** TASK MATERIAL **

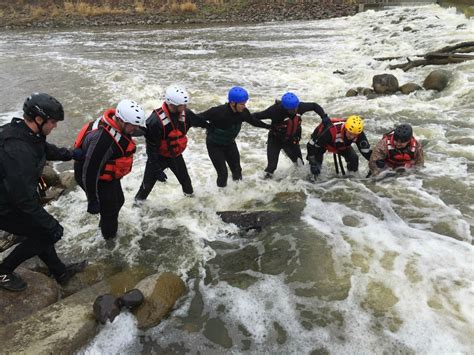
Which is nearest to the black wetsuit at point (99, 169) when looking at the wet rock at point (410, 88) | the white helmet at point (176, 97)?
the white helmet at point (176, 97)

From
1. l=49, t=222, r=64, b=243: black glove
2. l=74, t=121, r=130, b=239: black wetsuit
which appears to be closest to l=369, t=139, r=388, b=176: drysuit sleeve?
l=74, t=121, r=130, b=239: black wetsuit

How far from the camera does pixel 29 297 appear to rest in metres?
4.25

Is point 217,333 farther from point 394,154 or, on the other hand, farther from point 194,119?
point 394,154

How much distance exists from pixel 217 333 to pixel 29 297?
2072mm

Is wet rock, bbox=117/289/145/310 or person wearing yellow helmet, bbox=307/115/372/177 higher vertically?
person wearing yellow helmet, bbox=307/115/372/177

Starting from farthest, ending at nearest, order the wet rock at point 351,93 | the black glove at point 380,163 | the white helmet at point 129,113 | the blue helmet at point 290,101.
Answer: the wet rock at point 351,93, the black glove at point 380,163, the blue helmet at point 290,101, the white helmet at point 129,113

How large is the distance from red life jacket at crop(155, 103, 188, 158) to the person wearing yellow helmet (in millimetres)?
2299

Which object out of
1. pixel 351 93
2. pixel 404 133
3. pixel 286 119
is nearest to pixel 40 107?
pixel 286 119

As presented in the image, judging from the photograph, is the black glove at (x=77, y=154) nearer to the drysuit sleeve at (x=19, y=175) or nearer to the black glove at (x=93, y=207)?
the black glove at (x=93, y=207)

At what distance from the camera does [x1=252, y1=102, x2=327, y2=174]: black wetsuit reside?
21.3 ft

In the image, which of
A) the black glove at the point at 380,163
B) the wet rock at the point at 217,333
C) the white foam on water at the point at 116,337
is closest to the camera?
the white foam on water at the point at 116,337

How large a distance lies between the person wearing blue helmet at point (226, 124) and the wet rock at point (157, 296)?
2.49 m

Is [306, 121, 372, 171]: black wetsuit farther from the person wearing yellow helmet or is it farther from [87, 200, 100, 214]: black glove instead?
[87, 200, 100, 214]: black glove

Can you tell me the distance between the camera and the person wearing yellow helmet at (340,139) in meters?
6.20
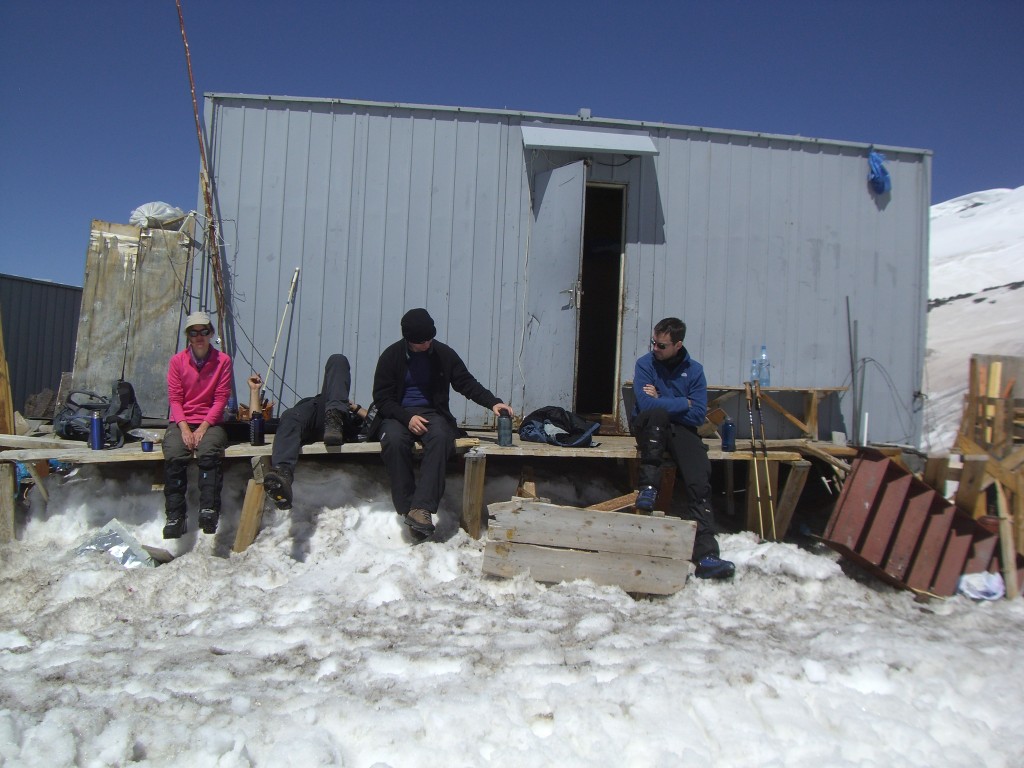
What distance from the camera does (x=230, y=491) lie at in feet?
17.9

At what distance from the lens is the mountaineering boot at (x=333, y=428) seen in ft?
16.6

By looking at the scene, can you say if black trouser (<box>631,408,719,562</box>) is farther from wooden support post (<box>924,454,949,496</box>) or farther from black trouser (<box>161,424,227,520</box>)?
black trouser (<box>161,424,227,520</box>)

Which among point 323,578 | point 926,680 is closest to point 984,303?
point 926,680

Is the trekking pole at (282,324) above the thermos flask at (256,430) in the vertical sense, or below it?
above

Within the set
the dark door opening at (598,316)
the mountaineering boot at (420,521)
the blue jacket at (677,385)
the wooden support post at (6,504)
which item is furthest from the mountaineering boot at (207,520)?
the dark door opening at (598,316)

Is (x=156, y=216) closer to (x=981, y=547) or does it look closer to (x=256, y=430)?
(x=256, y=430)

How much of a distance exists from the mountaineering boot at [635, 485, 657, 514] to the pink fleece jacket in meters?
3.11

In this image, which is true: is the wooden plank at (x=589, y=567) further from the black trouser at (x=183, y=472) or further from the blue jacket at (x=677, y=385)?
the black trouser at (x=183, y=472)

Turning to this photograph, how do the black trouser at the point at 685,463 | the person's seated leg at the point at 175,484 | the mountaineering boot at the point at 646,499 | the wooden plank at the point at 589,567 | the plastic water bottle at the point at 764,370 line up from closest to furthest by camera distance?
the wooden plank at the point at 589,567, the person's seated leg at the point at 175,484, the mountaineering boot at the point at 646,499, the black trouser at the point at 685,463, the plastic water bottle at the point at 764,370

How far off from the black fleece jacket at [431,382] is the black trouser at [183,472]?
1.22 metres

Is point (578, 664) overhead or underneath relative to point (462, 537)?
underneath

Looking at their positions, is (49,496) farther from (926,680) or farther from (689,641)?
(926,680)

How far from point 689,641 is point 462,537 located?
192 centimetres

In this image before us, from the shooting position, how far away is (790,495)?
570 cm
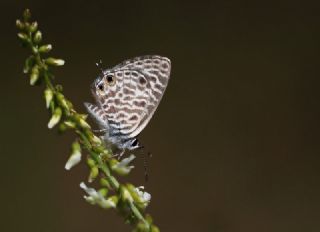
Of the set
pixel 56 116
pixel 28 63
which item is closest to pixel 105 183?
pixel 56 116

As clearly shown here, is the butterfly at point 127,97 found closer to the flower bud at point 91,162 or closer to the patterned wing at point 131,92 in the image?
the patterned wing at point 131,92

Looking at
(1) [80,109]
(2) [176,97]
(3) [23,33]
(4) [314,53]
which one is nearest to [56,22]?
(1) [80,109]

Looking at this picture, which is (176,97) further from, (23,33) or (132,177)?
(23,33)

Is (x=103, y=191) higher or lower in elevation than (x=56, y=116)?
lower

---

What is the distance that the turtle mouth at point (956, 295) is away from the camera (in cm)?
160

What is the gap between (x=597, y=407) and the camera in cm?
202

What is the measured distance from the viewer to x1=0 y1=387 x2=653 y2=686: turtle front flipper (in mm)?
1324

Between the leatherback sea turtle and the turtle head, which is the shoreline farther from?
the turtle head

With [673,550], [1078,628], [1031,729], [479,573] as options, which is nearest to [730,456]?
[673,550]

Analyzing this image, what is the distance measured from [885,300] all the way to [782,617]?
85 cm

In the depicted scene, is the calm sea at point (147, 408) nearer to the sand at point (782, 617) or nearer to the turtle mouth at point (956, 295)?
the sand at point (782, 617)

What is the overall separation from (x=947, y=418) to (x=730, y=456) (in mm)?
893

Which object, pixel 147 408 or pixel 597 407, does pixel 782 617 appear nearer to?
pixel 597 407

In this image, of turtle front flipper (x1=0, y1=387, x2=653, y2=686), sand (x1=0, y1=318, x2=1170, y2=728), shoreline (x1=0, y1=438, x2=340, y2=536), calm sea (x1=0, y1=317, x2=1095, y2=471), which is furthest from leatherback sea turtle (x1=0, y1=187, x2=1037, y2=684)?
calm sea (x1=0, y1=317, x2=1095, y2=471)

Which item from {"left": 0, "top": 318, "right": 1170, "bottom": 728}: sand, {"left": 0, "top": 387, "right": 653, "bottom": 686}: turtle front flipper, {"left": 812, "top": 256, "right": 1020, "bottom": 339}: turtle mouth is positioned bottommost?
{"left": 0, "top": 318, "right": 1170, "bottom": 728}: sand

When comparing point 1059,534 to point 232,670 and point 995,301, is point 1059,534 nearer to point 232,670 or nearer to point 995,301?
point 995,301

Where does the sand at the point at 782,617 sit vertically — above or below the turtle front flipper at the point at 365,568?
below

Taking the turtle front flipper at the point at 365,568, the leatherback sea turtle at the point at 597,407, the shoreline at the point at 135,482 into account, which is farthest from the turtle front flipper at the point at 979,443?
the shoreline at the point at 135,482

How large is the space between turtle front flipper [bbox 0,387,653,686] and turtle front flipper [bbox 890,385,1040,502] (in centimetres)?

** TASK INSTRUCTIONS **
List every line of the records that contains the word "above", reproducing each line in full. Uppercase and lowercase letters must match exactly.

** REPLY TO THE EXERCISE **
Is the trekking pole at (282,324) above the thermos flask at (256,430) in the vertical sense, or below it?
above
Where does the sand at the point at 782,617 sit vertically — above or below the turtle front flipper at the point at 365,568?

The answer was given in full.